Brussels has proposed continuing restrictions on the access of Latin American bananas until at least 2006 in favour of former European colonies in Asia, the Pacific and the Caribbean.
By abolishing quotas and calling for a "first come, first served" system of market access the EU has also made it harder for producers to plan long-term.
Latin American banana production -- concentrated in Central America, Colombia, Venezuela and Ecuador -- has traditionally been dominated by three US giants, Chiquita, Dole and Del Monte.
They have reacted to the European decision by reducing costs in their own operations and the price at which they buy from independent producers.
"There are no clear rules of the game. They change all the time," said Ricardo Pinzon, president of the independent producers' association in Panama, which sells almost all its fruit to Europe. "We expect to sell 1m boxes next year, against 1.2m this year," said Mr Aguirre.
Dole has shifted some buying from Costa Rica, where workers earn reasonable wages and enjoy social benefits, to Ecuador, where wages are typically Dollars 2 a day and there are few labour rights. Production costs are around half those in Costa Rica and Panama.
Chiquita has so far refused to do the same. "We do not wish to join the race to the bottom," said David McLaughlin, an environmental director at Chiquita. "But we do have to reduce costs."
"We have to get down from Dollars 5.20 to below Dollars 5 a box to compete with Ecuador," said Cameron Forsyth, general manager of the Puerto Armuelles Fruit Company, Chiquita's subsidiary on Panama's Pacific coast.
The division suffered a damaging strike in 1998 from which it has yet to recover. Productivity and worker morale has slumped and more than 25 per cent of fruit is damaged during harvest and packing.
Unions are refusing work practice changes that would reduce the figure to the industry standard of less than 10 per cent, and the company is losing money.
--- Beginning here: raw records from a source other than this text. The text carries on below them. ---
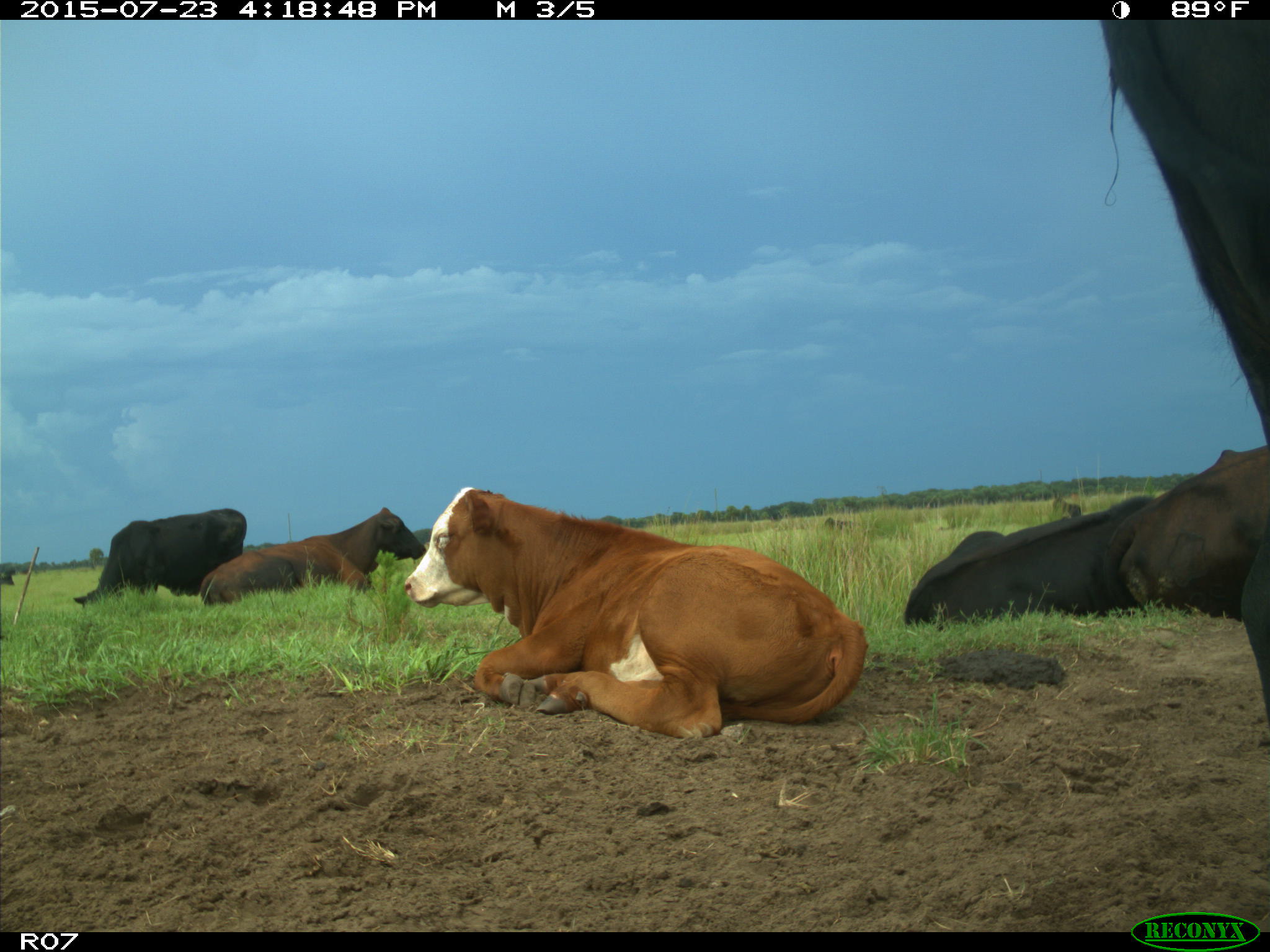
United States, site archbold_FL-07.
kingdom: Animalia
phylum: Chordata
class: Mammalia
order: Artiodactyla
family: Bovidae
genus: Bos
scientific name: Bos taurus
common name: domestic cow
Last year it closed most of its main administration building, a banana box manufacturer and the railway it used to carry fruit from field to dock. It switched shipping from the Pacific to the Atlantic coast, taking away almost all of Puerto Armuelles' livelihood.
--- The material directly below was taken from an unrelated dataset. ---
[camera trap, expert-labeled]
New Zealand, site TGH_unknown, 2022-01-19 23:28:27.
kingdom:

The company pumps Dollars 180m a year into the local economy and employs 7,000 people directly. It is seeking to cut 500 more jobs.
The story is the same across the region. Most banana plantations are in remote areas and the companies often provide housing, healthcare, schools and even electricity for the whole community.
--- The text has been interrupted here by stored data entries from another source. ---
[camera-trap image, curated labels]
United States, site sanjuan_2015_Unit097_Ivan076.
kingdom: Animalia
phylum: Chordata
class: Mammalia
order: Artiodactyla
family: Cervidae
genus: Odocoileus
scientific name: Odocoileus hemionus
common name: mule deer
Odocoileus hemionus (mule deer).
Some producers are looking to reduce their dependency on the US multinationals.
Costa Rica's producers' association is negotiating with Fyffes of the UK and its congress has passed a law that would create a Costa Rican banana, stressing its environmentally and socially responsible production relative to other Latin American countries.
The Central American Fruit Company has already created the Panabana, which it sells directly to Europe but after several years of success, the weakness of the euro has hit profits. It has seen the price it receives drop from Dollars 6.30 to Dollars 5 over the year.